─── Data for this exercise ───

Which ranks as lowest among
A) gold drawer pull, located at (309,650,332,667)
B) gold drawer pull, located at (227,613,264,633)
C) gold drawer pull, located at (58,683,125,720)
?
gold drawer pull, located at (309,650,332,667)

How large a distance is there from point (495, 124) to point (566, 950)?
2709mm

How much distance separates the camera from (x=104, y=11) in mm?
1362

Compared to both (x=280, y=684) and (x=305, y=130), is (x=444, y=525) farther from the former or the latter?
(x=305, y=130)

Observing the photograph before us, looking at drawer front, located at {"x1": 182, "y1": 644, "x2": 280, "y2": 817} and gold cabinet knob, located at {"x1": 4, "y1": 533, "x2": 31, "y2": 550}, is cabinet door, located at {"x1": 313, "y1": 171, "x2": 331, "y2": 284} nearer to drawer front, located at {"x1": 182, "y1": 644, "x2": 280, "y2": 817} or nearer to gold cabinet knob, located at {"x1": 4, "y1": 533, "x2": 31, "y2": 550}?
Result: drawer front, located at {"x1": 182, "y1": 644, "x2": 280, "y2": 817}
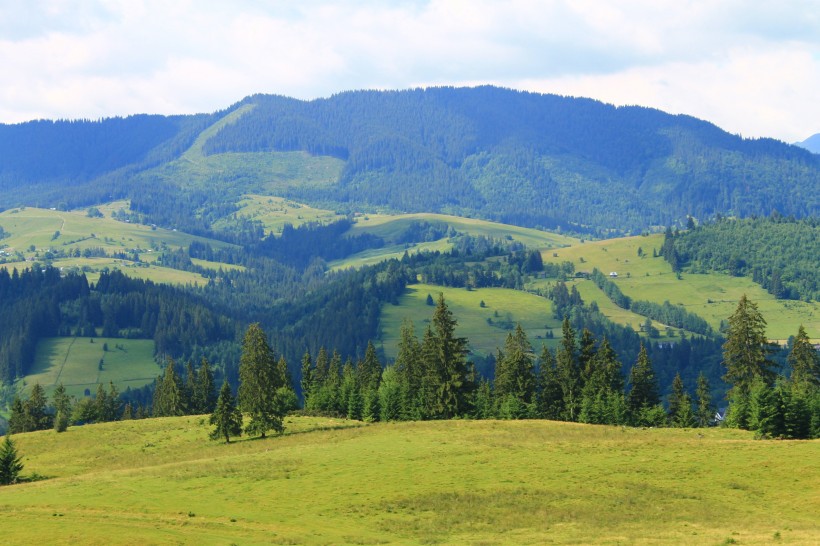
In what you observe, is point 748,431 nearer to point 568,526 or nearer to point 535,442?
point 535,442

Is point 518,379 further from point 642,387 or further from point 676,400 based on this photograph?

───

Update the part of the listing that opens with the line containing "In what you" and closes at the end of the listing, replacing "further" with "farther" and leaving everything else unchanged. Return only that part.

▶ Exercise output
In what you observe, is point 748,431 nearer to point 568,526 or nearer to point 535,442?
point 535,442

Is point 518,379 farther from point 642,387 or farther from point 676,400 based on this photograph?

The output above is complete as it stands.